━━ Text block ━━
When the pandemic altered the world as we knew it, some people coped with the stress and spare time by retreating to long-forgotten hobbies. Some took up exercise, others turned to the kitchen, and still more found relief by way of a green thumb. For new plant owners, caring for plants is equally therapeutic and aesthetically pleasing.
According to Psychology Today, being around plants can provide mental and physical health benefits, including reduced stress and depression, higher levels of creativity and production and stronger memory retention. Horticulture therapy, the practice of using plants and gardening to improve mental or physical health, applies these benefits in a controlled therapeutic setting.
Patrick Byers, a horticulture field specialist in Webster, says some of the benefits of horticulture therapy can be achieved simply by surrounding yourself with plants. A 2015 study from the Journal of Physiological Anthropology shows that working with and being around plants makes you feel more comfortable and reduce stress. “Plants and people are a great team,” Byers says. “There are well-documented connections between human well-being and the presence of plants.”
Plants help humans by releasing oxygen and purifying the air, Byers says. Research shows that plants absorb toxins and improve air quality and overall health. “After the fifth or sixth Zoom call of the day, I can look over and get a lot of pleasure out of plants that are on the desk,” Byers says. “It’s very calming in my environment, and I know that those plants are physically helping me.”
For Elizabeth Ustinov, an MU senior studying journalism who has acquired five plants since March, buying greenery was a way to feel better. “It kind of gives me that responsibility to make sure that something I own doesn’t die or wither,” she says. “It helps me because I feel like I’m doing these plants good.”
With winter approaching and outdoor activities becoming less frequent, it becomes difficult to get outside and enjoy nature. To counteract the winter blues, it might be time to get that succulent or fern you’ve been wanting for your nightstand or desk.
Before picking your plant, find out which kinds will do best in your home this winter. With help from local experts, Vox came up with a list of plants that are perfect for newfound green thumbs.
━━━
━━ Given data ━━
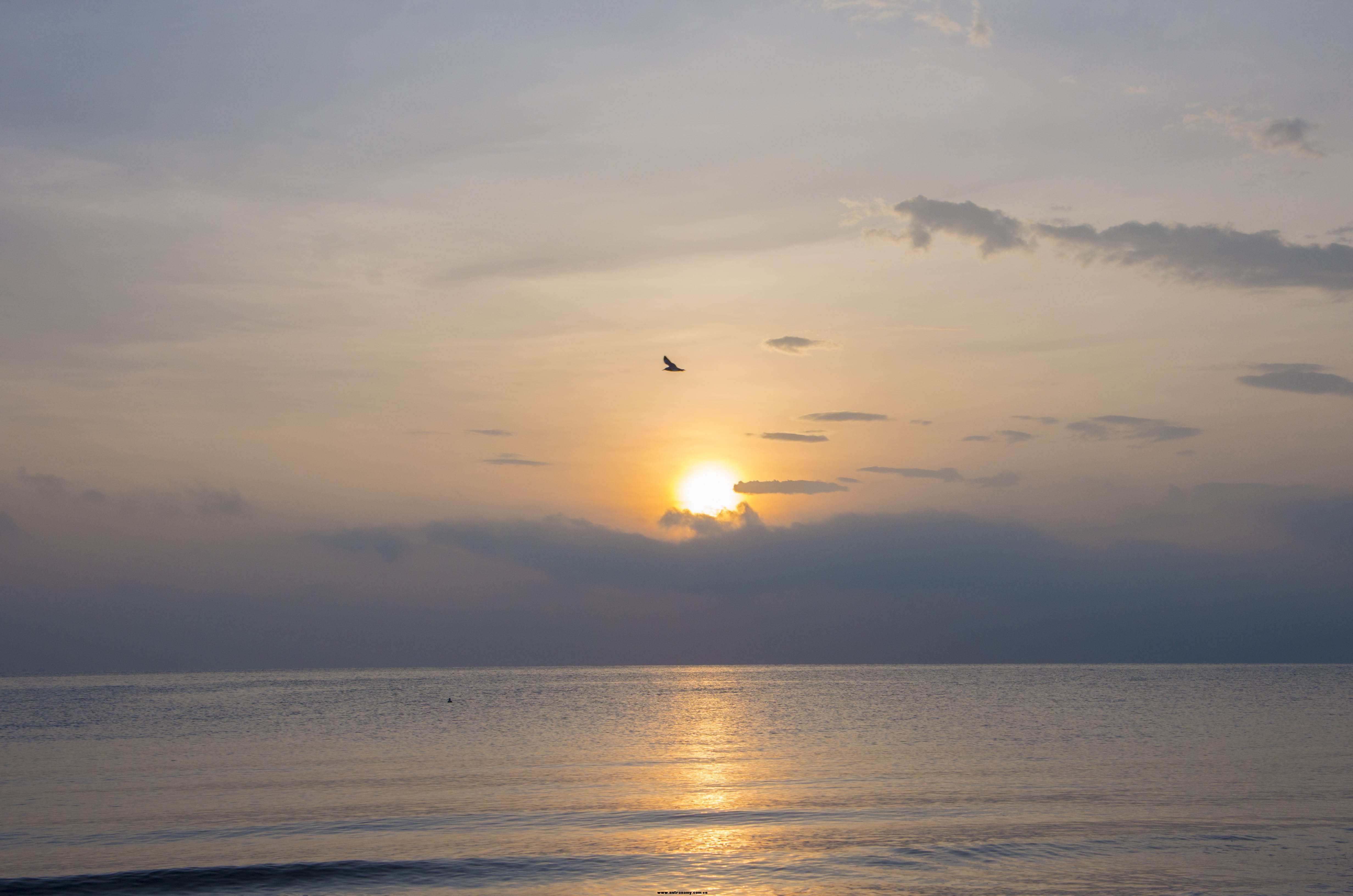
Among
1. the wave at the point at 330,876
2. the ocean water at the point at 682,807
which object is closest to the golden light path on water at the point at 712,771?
the ocean water at the point at 682,807

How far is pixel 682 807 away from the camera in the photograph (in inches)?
1655

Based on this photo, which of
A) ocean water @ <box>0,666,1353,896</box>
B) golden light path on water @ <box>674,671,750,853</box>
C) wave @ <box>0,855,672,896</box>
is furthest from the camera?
golden light path on water @ <box>674,671,750,853</box>

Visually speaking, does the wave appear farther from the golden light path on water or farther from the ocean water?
the golden light path on water

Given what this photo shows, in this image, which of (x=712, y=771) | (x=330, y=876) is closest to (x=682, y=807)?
(x=712, y=771)

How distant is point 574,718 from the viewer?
3674 inches

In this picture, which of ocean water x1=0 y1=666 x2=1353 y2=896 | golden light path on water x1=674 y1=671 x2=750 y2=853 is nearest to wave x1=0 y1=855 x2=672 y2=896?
ocean water x1=0 y1=666 x2=1353 y2=896

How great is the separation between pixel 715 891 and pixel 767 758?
31.7 m

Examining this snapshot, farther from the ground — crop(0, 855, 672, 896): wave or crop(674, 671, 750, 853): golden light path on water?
crop(674, 671, 750, 853): golden light path on water

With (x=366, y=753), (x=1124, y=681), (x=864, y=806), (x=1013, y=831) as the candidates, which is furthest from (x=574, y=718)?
(x=1124, y=681)

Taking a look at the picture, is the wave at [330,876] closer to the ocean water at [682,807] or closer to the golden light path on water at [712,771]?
the ocean water at [682,807]

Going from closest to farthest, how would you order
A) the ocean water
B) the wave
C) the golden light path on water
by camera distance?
the wave → the ocean water → the golden light path on water

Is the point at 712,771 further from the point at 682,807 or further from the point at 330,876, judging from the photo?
the point at 330,876

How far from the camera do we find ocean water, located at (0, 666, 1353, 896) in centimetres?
3089

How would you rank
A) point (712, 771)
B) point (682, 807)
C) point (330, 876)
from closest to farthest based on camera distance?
point (330, 876)
point (682, 807)
point (712, 771)
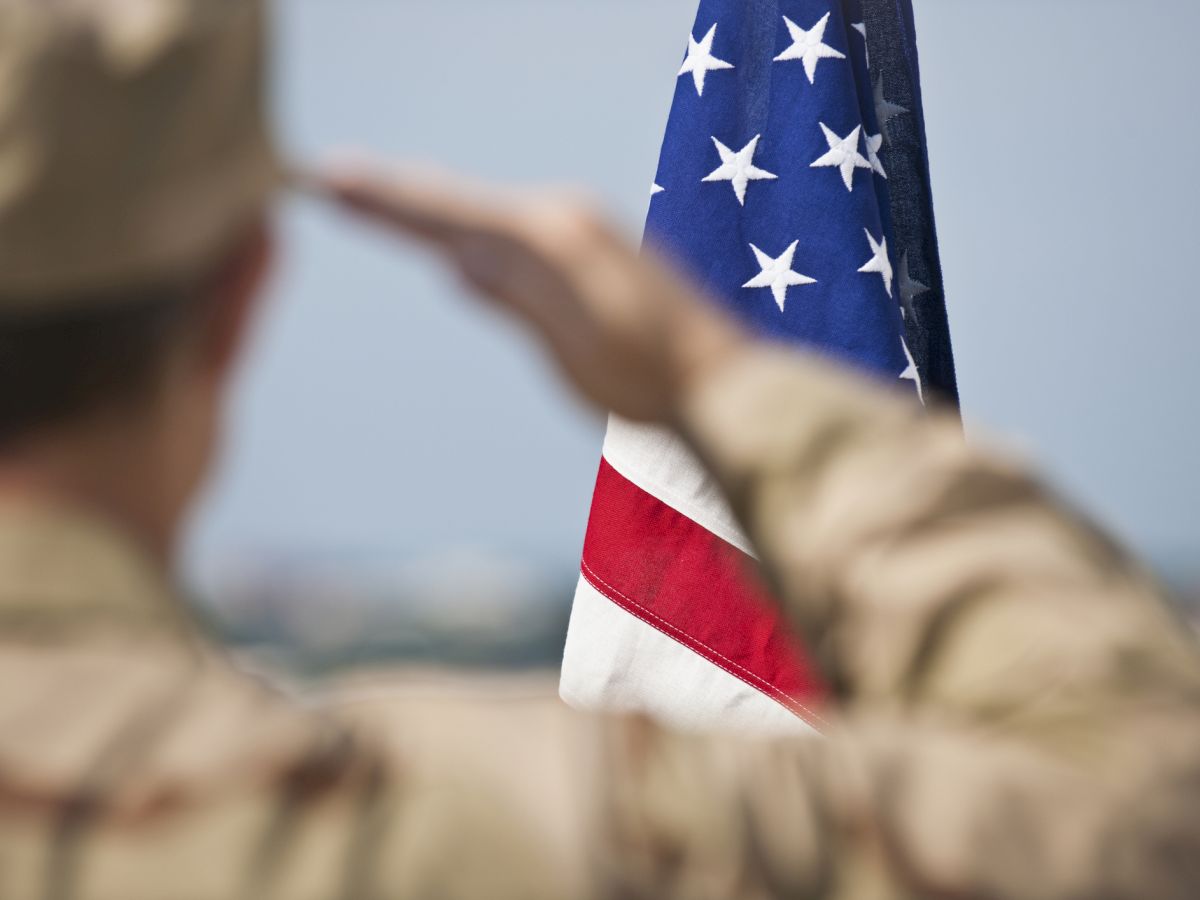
━━━
▶ _Assignment A_
Name every person and every publication that the houseplant article mentions.
▶ _Assignment B_
Carry on the houseplant article from its final sentence.
The items have no connection to the article about houseplants and well-being.

▶ _Exercise response A_
Psychology Today, Patrick Byers, Journal of Physiological Anthropology, Elizabeth Ustinov, Vox

▶ _Exercise response B_
Beautify your workspace:
These cascading houseplants make a statement in any room. Whether in a hanging basket or on a bookshelf, pothos are happy when watered after the soil has dried and do “beautifully” in indirect light, Byers says, making them great for your single-window bedroom. These plants are not suitable for households with cats or dogs.
For a plant that multitasks:
Not only is the aloe plant great for beginners, but its leaves also have healing purposes. A type of succulent, this medicinal plant can be used to relieve burns and heal wounds, though it is not suitable for households with cats. “If I could only keep one plant, it’d be this,” Diana Denman, owner of Columbia plant shop Wolf’s Point Studio says. Put an aloe plant on an end table near a window to spice up your living room.
Doubt your green thumb capabilities?
cactus or succulent
If you’re not confident in your ability to keep a plant alive, a cactus or succulent might be perfect, particularly because they thrive on neglect, Denman says. This winter, stick your cactus or succulent in a windowsill so it can soak up as much light as possible.
Want a bit of a challenge?
Ferns can be tricky if you don’t know the environment they need. Byers recommends putting them in your kitchen or bathroom for high humidity. Boston ferns need moisture and low light, so keep the soil damp by misting it once or twice a week.
Want some color?
If you want a plant that flowers, the Christmas cactus is perfect for the holiday season. Byers says they are “tried and true” indoor plants and reliably flower every winter if you cut back on watering. They can handle low and high light but will flower more readily in a brighter environment.